__Assigned task__: I need all the entries repeated exactly as written.
-- Data supplied follows --
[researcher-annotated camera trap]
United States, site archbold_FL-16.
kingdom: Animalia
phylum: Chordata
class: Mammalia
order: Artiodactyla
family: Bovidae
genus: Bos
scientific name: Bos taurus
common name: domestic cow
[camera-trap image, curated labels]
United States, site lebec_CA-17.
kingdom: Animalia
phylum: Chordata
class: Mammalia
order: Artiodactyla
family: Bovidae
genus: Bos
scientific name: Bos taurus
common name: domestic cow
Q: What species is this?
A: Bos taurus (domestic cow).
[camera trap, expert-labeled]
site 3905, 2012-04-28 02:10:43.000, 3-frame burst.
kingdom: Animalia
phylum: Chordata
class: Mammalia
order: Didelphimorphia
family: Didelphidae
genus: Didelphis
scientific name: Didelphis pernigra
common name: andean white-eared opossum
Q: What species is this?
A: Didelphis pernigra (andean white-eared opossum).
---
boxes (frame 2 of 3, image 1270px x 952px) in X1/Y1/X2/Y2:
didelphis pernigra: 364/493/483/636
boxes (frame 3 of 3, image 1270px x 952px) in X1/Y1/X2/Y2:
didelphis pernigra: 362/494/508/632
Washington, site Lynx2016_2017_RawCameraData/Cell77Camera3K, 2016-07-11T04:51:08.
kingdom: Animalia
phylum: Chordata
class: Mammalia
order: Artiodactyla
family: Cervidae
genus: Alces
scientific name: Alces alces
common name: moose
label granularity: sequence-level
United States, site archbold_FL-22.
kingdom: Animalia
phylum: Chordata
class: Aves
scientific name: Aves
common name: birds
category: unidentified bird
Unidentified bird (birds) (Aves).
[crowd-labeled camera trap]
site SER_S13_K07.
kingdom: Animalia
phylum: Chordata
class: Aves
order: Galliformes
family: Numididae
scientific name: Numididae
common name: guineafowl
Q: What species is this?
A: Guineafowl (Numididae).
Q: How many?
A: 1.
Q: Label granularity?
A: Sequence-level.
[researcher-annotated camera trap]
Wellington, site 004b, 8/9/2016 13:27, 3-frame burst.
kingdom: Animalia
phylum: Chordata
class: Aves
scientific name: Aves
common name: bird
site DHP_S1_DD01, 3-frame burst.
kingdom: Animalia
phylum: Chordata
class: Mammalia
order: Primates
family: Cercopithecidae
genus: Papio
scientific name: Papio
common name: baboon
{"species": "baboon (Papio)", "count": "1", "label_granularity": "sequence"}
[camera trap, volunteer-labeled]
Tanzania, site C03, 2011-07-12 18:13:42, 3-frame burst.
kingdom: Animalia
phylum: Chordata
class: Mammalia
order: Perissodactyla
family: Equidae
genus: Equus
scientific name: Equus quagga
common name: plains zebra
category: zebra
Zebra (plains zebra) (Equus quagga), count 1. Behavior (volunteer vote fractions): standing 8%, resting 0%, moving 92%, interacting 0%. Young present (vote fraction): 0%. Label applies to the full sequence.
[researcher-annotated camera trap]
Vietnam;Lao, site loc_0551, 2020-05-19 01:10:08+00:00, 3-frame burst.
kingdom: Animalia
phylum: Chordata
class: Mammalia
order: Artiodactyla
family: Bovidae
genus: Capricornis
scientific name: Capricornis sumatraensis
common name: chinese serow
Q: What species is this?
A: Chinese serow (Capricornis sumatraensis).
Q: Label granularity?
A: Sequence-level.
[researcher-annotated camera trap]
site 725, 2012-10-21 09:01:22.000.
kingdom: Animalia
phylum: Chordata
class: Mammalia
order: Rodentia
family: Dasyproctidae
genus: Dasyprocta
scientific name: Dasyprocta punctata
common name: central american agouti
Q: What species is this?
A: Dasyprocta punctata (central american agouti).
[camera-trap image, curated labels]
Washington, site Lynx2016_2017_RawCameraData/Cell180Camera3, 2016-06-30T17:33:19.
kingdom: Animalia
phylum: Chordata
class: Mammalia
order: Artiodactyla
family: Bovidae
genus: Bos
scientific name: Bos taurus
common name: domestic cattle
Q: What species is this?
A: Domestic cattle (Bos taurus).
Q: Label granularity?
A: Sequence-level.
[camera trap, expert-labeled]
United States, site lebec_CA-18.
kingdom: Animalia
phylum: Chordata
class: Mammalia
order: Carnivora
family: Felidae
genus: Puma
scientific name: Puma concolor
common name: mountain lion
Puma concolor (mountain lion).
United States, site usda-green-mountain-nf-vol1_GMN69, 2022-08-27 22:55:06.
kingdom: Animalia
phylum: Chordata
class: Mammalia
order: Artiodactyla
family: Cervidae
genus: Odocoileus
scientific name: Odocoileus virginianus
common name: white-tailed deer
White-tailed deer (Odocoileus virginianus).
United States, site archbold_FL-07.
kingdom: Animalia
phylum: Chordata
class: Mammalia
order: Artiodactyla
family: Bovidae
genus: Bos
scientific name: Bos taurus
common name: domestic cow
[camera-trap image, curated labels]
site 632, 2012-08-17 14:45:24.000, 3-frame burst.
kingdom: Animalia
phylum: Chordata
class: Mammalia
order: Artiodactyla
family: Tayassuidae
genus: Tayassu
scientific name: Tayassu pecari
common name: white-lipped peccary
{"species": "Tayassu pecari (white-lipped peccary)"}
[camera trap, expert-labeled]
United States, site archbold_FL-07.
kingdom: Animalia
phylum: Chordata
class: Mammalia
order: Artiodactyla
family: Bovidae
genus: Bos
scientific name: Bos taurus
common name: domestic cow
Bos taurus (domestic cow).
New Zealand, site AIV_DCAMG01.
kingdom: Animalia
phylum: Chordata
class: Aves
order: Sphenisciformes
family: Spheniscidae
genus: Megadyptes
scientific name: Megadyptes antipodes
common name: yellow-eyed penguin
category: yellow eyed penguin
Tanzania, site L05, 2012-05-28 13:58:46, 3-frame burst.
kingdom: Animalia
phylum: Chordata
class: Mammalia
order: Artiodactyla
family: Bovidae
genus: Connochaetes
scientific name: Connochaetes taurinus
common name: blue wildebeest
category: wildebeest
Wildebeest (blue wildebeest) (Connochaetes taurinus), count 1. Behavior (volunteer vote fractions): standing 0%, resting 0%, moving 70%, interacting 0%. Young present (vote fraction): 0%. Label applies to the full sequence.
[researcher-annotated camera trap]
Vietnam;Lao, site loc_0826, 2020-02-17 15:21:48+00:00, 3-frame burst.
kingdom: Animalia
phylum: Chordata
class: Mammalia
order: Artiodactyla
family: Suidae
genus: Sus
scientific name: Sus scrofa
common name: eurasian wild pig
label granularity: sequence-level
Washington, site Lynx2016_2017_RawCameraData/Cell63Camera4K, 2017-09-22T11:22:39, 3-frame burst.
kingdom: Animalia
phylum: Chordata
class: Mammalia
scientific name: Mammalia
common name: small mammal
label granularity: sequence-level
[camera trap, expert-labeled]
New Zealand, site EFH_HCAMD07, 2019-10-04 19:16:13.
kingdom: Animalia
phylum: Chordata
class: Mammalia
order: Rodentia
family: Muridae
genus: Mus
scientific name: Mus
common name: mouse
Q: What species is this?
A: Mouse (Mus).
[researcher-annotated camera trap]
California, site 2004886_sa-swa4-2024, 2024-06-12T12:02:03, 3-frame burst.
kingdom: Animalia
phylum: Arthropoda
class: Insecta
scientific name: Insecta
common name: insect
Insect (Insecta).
-- Data supplied concluded --
__Your response__:
[researcher-annotated camera trap]
United States, site archbold_FL-16.
kingdom: Animalia
phylum: Chordata
class: Mammalia
order: Artiodactyla
family: Bovidae
genus: Bos
scientific name: Bos taurus
common name: domestic cow
[camera-trap image, curated labels]
United States, site lebec_CA-17.
kingdom: Animalia
phylum: Chordata
class: Mammalia
order: Artiodactyla
family: Bovidae
genus: Bos
scientific name: Bos taurus
common name: domestic cow
Q: What species is this?
A: Bos taurus (domestic cow).
[camera trap, expert-labeled]
site 3905, 2012-04-28 02:10:43.000, 3-frame burst.
kingdom: Animalia
phylum: Chordata
class: Mammalia
order: Didelphimorphia
family: Didelphidae
genus: Didelphis
scientific name: Didelphis pernigra
common name: andean white-eared opossum
Q: What species is this?
A: Didelphis pernigra (andean white-eared opossum).
---
boxes (frame 2 of 3, image 1270px x 952px) in X1/Y1/X2/Y2:
didelphis pernigra: 364/493/483/636
boxes (frame 3 of 3, image 1270px x 952px) in X1/Y1/X2/Y2:
didelphis pernigra: 362/494/508/632
Washington, site Lynx2016_2017_RawCameraData/Cell77Camera3K, 2016-07-11T04:51:08.
kingdom: Animalia
phylum: Chordata
class: Mammalia
order: Artiodactyla
family: Cervidae
genus: Alces
scientific name: Alces alces
common name: moose
label granularity: sequence-level
United States, site archbold_FL-22.
kingdom: Animalia
phylum: Chordata
class: Aves
scientific name: Aves
common name: birds
category: unidentified bird
Unidentified bird (birds) (Aves).
[crowd-labeled camera trap]
site SER_S13_K07.
kingdom: Animalia
phylum: Chordata
class: Aves
order: Galliformes
family: Numididae
scientific name: Numididae
common name: guineafowl
Q: What species is this?
A: Guineafowl (Numididae).
Q: How many?
A: 1.
Q: Label granularity?
A: Sequence-level.
[researcher-annotated camera trap]
Wellington, site 004b, 8/9/2016 13:27, 3-frame burst.
kingdom: Animalia
phylum: Chordata
class: Aves
scientific name: Aves
common name: bird
site DHP_S1_DD01, 3-frame burst.
kingdom: Animalia
phylum: Chordata
class: Mammalia
order: Primates
family: Cercopithecidae
genus: Papio
scientific name: Papio
common name: baboon
{"species": "baboon (Papio)", "count": "1", "label_granularity": "sequence"}
[camera trap, volunteer-labeled]
Tanzania, site C03, 2011-07-12 18:13:42, 3-frame burst.
kingdom: Animalia
phylum: Chordata
class: Mammalia
order: Perissodactyla
family: Equidae
genus: Equus
scientific name: Equus quagga
common name: plains zebra
category: zebra
Zebra (plains zebra) (Equus quagga), count 1. Behavior (volunteer vote fractions): standing 8%, resting 0%, moving 92%, interacting 0%. Young present (vote fraction): 0%. Label applies to the full sequence.
[researcher-annotated camera trap]
Vietnam;Lao, site loc_0551, 2020-05-19 01:10:08+00:00, 3-frame burst.
kingdom: Animalia
phylum: Chordata
class: Mammalia
order: Artiodactyla
family: Bovidae
genus: Capricornis
scientific name: Capricornis sumatraensis
common name: chinese serow
Q: What species is this?
A: Chinese serow (Capricornis sumatraensis).
Q: Label granularity?
A: Sequence-level.
[researcher-annotated camera trap]
site 725, 2012-10-21 09:01:22.000.
kingdom: Animalia
phylum: Chordata
class: Mammalia
order: Rodentia
family: Dasyproctidae
genus: Dasyprocta
scientific name: Dasyprocta punctata
common name: central american agouti
Q: What species is this?
A: Dasyprocta punctata (central american agouti).
[camera-trap image, curated labels]
Washington, site Lynx2016_2017_RawCameraData/Cell180Camera3, 2016-06-30T17:33:19.
kingdom: Animalia
phylum: Chordata
class: Mammalia
order: Artiodactyla
family: Bovidae
genus: Bos
scientific name: Bos taurus
common name: domestic cattle
Q: What species is this?
A: Domestic cattle (Bos taurus).
Q: Label granularity?
A: Sequence-level.
[camera trap, expert-labeled]
United States, site lebec_CA-18.
kingdom: Animalia
phylum: Chordata
class: Mammalia
order: Carnivora
family: Felidae
genus: Puma
scientific name: Puma concolor
common name: mountain lion
Puma concolor (mountain lion).
United States, site usda-green-mountain-nf-vol1_GMN69, 2022-08-27 22:55:06.
kingdom: Animalia
phylum: Chordata
class: Mammalia
order: Artiodactyla
family: Cervidae
genus: Odocoileus
scientific name: Odocoileus virginianus
common name: white-tailed deer
White-tailed deer (Odocoileus virginianus).
United States, site archbold_FL-07.
kingdom: Animalia
phylum: Chordata
class: Mammalia
order: Artiodactyla
family: Bovidae
genus: Bos
scientific name: Bos taurus
common name: domestic cow
[camera-trap image, curated labels]
site 632, 2012-08-17 14:45:24.000, 3-frame burst.
kingdom: Animalia
phylum: Chordata
class: Mammalia
order: Artiodactyla
family: Tayassuidae
genus: Tayassu
scientific name: Tayassu pecari
common name: white-lipped peccary
{"species": "Tayassu pecari (white-lipped peccary)"}
[camera trap, expert-labeled]
United States, site archbold_FL-07.
kingdom: Animalia
phylum: Chordata
class: Mammalia
order: Artiodactyla
family: Bovidae
genus: Bos
scientific name: Bos taurus
common name: domestic cow
Bos taurus (domestic cow).
New Zealand, site AIV_DCAMG01.
kingdom: Animalia
phylum: Chordata
class: Aves
order: Sphenisciformes
family: Spheniscidae
genus: Megadyptes
scientific name: Megadyptes antipodes
common name: yellow-eyed penguin
category: yellow eyed penguin
Tanzania, site L05, 2012-05-28 13:58:46, 3-frame burst.
kingdom: Animalia
phylum: Chordata
class: Mammalia
order: Artiodactyla
family: Bovidae
genus: Connochaetes
scientific name: Connochaetes taurinus
common name: blue wildebeest
category: wildebeest
Wildebeest (blue wildebeest) (Connochaetes taurinus), count 1. Behavior (volunteer vote fractions): standing 0%, resting 0%, moving 70%, interacting 0%. Young present (vote fraction): 0%. Label applies to the full sequence.
[researcher-annotated camera trap]
Vietnam;Lao, site loc_0826, 2020-02-17 15:21:48+00:00, 3-frame burst.
kingdom: Animalia
phylum: Chordata
class: Mammalia
order: Artiodactyla
family: Suidae
genus: Sus
scientific name: Sus scrofa
common name: eurasian wild pig
label granularity: sequence-level
Washington, site Lynx2016_2017_RawCameraData/Cell63Camera4K, 2017-09-22T11:22:39, 3-frame burst.
kingdom: Animalia
phylum: Chordata
class: Mammalia
scientific name: Mammalia
common name: small mammal
label granularity: sequence-level
[camera trap, expert-labeled]
New Zealand, site EFH_HCAMD07, 2019-10-04 19:16:13.
kingdom: Animalia
phylum: Chordata
class: Mammalia
order: Rodentia
family: Muridae
genus: Mus
scientific name: Mus
common name: mouse
Q: What species is this?
A: Mouse (Mus).
[researcher-annotated camera trap]
California, site 2004886_sa-swa4-2024, 2024-06-12T12:02:03, 3-frame burst.
kingdom: Animalia
phylum: Arthropoda
class: Insecta
scientific name: Insecta
common name: insect
Insect (Insecta).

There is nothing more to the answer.